START Records to process

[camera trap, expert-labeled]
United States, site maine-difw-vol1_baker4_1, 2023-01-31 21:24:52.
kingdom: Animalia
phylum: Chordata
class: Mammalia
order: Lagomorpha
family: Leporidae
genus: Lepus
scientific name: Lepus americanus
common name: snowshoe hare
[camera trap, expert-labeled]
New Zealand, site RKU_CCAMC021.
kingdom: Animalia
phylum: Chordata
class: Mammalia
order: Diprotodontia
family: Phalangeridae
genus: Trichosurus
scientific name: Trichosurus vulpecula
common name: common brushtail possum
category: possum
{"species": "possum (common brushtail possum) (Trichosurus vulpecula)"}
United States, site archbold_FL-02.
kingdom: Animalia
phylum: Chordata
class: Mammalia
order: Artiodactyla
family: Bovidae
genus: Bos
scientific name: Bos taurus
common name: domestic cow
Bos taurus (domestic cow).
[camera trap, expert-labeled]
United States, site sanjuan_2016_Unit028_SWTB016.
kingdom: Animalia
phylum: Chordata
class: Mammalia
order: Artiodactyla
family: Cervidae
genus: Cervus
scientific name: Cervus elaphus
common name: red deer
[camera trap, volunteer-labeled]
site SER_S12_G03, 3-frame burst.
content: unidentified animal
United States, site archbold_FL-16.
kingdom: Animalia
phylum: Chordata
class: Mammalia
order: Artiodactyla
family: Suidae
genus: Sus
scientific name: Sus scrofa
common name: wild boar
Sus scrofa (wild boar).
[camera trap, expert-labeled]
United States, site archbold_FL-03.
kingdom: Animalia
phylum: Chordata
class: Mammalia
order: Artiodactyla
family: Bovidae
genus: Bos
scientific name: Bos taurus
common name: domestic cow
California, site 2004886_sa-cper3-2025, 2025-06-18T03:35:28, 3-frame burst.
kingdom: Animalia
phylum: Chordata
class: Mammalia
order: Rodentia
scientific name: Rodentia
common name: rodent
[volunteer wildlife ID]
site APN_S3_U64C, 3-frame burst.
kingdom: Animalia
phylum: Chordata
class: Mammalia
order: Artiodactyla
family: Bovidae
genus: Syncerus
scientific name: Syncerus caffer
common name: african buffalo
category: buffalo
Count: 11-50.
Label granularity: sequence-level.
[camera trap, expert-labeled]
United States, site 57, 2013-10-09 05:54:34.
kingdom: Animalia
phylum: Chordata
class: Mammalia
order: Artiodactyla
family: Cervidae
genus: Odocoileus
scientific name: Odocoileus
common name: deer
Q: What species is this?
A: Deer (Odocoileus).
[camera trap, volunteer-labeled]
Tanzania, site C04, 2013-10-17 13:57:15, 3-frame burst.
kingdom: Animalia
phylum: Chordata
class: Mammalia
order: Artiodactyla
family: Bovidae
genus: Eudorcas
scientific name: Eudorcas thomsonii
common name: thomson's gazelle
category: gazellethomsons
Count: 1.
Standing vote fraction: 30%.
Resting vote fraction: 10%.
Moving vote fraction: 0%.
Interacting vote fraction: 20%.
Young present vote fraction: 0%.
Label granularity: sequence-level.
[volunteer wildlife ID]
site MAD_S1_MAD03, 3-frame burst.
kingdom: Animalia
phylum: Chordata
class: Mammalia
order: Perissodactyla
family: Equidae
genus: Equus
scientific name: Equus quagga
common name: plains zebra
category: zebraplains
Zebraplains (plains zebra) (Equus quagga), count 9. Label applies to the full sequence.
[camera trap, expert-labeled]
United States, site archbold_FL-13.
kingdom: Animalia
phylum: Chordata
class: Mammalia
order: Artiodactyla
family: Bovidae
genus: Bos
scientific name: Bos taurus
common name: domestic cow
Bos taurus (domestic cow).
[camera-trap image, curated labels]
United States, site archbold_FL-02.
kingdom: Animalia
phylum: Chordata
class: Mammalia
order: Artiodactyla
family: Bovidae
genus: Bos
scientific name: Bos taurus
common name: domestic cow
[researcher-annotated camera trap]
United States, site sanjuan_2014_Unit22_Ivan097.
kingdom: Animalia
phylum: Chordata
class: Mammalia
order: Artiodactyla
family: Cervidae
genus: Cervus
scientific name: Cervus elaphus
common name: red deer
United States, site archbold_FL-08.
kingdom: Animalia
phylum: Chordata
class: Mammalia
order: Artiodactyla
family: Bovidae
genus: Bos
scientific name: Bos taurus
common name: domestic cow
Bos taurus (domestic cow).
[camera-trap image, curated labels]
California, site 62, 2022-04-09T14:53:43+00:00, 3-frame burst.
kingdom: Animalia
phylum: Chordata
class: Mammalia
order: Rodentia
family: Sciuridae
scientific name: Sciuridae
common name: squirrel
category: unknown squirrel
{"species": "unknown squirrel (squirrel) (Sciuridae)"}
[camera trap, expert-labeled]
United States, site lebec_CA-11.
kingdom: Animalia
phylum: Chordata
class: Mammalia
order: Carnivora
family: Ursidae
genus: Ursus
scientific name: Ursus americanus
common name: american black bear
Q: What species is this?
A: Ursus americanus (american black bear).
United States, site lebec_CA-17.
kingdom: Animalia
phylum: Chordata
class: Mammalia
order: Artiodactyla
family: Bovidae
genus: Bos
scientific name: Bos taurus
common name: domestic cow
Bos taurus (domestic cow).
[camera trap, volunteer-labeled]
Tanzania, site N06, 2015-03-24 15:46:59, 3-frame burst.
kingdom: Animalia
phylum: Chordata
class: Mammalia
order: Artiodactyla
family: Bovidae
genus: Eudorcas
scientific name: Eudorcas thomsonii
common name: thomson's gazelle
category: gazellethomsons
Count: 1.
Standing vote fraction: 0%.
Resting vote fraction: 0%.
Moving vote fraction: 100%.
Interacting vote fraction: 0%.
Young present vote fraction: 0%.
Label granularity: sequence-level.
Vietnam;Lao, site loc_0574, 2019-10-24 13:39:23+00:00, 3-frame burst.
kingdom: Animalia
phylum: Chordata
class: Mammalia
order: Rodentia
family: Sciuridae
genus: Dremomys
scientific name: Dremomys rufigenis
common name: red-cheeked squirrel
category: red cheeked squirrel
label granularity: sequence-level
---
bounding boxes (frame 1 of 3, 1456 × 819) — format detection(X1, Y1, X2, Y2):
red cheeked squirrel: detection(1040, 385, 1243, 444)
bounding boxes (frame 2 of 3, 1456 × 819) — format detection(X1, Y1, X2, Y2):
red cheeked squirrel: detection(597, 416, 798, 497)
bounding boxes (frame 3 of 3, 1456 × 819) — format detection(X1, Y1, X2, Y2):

END Records to process

--- Work required ---
All of the records above should be given again exactly as written.

--- Answer to this exercise ---
[camera trap, expert-labeled]
United States, site maine-difw-vol1_baker4_1, 2023-01-31 21:24:52.
kingdom: Animalia
phylum: Chordata
class: Mammalia
order: Lagomorpha
family: Leporidae
genus: Lepus
scientific name: Lepus americanus
common name: snowshoe hare
[camera trap, expert-labeled]
New Zealand, site RKU_CCAMC021.
kingdom: Animalia
phylum: Chordata
class: Mammalia
order: Diprotodontia
family: Phalangeridae
genus: Trichosurus
scientific name: Trichosurus vulpecula
common name: common brushtail possum
category: possum
{"species": "possum (common brushtail possum) (Trichosurus vulpecula)"}
United States, site archbold_FL-02.
kingdom: Animalia
phylum: Chordata
class: Mammalia
order: Artiodactyla
family: Bovidae
genus: Bos
scientific name: Bos taurus
common name: domestic cow
Bos taurus (domestic cow).
[camera trap, expert-labeled]
United States, site sanjuan_2016_Unit028_SWTB016.
kingdom: Animalia
phylum: Chordata
class: Mammalia
order: Artiodactyla
family: Cervidae
genus: Cervus
scientific name: Cervus elaphus
common name: red deer
[camera trap, volunteer-labeled]
site SER_S12_G03, 3-frame burst.
content: unidentified animal
United States, site archbold_FL-16.
kingdom: Animalia
phylum: Chordata
class: Mammalia
order: Artiodactyla
family: Suidae
genus: Sus
scientific name: Sus scrofa
common name: wild boar
Sus scrofa (wild boar).
[camera trap, expert-labeled]
United States, site archbold_FL-03.
kingdom: Animalia
phylum: Chordata
class: Mammalia
order: Artiodactyla
family: Bovidae
genus: Bos
scientific name: Bos taurus
common name: domestic cow
California, site 2004886_sa-cper3-2025, 2025-06-18T03:35:28, 3-frame burst.
kingdom: Animalia
phylum: Chordata
class: Mammalia
order: Rodentia
scientific name: Rodentia
common name: rodent
[volunteer wildlife ID]
site APN_S3_U64C, 3-frame burst.
kingdom: Animalia
phylum: Chordata
class: Mammalia
order: Artiodactyla
family: Bovidae
genus: Syncerus
scientific name: Syncerus caffer
common name: african buffalo
category: buffalo
Count: 11-50.
Label granularity: sequence-level.
[camera trap, expert-labeled]
United States, site 57, 2013-10-09 05:54:34.
kingdom: Animalia
phylum: Chordata
class: Mammalia
order: Artiodactyla
family: Cervidae
genus: Odocoileus
scientific name: Odocoileus
common name: deer
Q: What species is this?
A: Deer (Odocoileus).
[camera trap, volunteer-labeled]
Tanzania, site C04, 2013-10-17 13:57:15, 3-frame burst.
kingdom: Animalia
phylum: Chordata
class: Mammalia
order: Artiodactyla
family: Bovidae
genus: Eudorcas
scientific name: Eudorcas thomsonii
common name: thomson's gazelle
category: gazellethomsons
Count: 1.
Standing vote fraction: 30%.
Resting vote fraction: 10%.
Moving vote fraction: 0%.
Interacting vote fraction: 20%.
Young present vote fraction: 0%.
Label granularity: sequence-level.
[volunteer wildlife ID]
site MAD_S1_MAD03, 3-frame burst.
kingdom: Animalia
phylum: Chordata
class: Mammalia
order: Perissodactyla
family: Equidae
genus: Equus
scientific name: Equus quagga
common name: plains zebra
category: zebraplains
Zebraplains (plains zebra) (Equus quagga), count 9. Label applies to the full sequence.
[camera trap, expert-labeled]
United States, site archbold_FL-13.
kingdom: Animalia
phylum: Chordata
class: Mammalia
order: Artiodactyla
family: Bovidae
genus: Bos
scientific name: Bos taurus
common name: domestic cow
Bos taurus (domestic cow).
[camera-trap image, curated labels]
United States, site archbold_FL-02.
kingdom: Animalia
phylum: Chordata
class: Mammalia
order: Artiodactyla
family: Bovidae
genus: Bos
scientific name: Bos taurus
common name: domestic cow
[researcher-annotated camera trap]
United States, site sanjuan_2014_Unit22_Ivan097.
kingdom: Animalia
phylum: Chordata
class: Mammalia
order: Artiodactyla
family: Cervidae
genus: Cervus
scientific name: Cervus elaphus
common name: red deer
United States, site archbold_FL-08.
kingdom: Animalia
phylum: Chordata
class: Mammalia
order: Artiodactyla
family: Bovidae
genus: Bos
scientific name: Bos taurus
common name: domestic cow
Bos taurus (domestic cow).
[camera-trap image, curated labels]
California, site 62, 2022-04-09T14:53:43+00:00, 3-frame burst.
kingdom: Animalia
phylum: Chordata
class: Mammalia
order: Rodentia
family: Sciuridae
scientific name: Sciuridae
common name: squirrel
category: unknown squirrel
{"species": "unknown squirrel (squirrel) (Sciuridae)"}
[camera trap, expert-labeled]
United States, site lebec_CA-11.
kingdom: Animalia
phylum: Chordata
class: Mammalia
order: Carnivora
family: Ursidae
genus: Ursus
scientific name: Ursus americanus
common name: american black bear
Q: What species is this?
A: Ursus americanus (american black bear).
United States, site lebec_CA-17.
kingdom: Animalia
phylum: Chordata
class: Mammalia
order: Artiodactyla
family: Bovidae
genus: Bos
scientific name: Bos taurus
common name: domestic cow
Bos taurus (domestic cow).
[camera trap, volunteer-labeled]
Tanzania, site N06, 2015-03-24 15:46:59, 3-frame burst.
kingdom: Animalia
phylum: Chordata
class: Mammalia
order: Artiodactyla
family: Bovidae
genus: Eudorcas
scientific name: Eudorcas thomsonii
common name: thomson's gazelle
category: gazellethomsons
Count: 1.
Standing vote fraction: 0%.
Resting vote fraction: 0%.
Moving vote fraction: 100%.
Interacting vote fraction: 0%.
Young present vote fraction: 0%.
Label granularity: sequence-level.
Vietnam;Lao, site loc_0574, 2019-10-24 13:39:23+00:00, 3-frame burst.
kingdom: Animalia
phylum: Chordata
class: Mammalia
order: Rodentia
family: Sciuridae
genus: Dremomys
scientific name: Dremomys rufigenis
common name: red-cheeked squirrel
category: red cheeked squirrel
label granularity: sequence-level
---
bounding boxes (frame 1 of 3, 1456 × 819) — format detection(X1, Y1, X2, Y2):
red cheeked squirrel: detection(1040, 385, 1243, 444)
bounding boxes (frame 2 of 3, 1456 × 819) — format detection(X1, Y1, X2, Y2):
red cheeked squirrel: detection(597, 416, 798, 497)
bounding boxes (frame 3 of 3, 1456 × 819) — format detection(X1, Y1, X2, Y2):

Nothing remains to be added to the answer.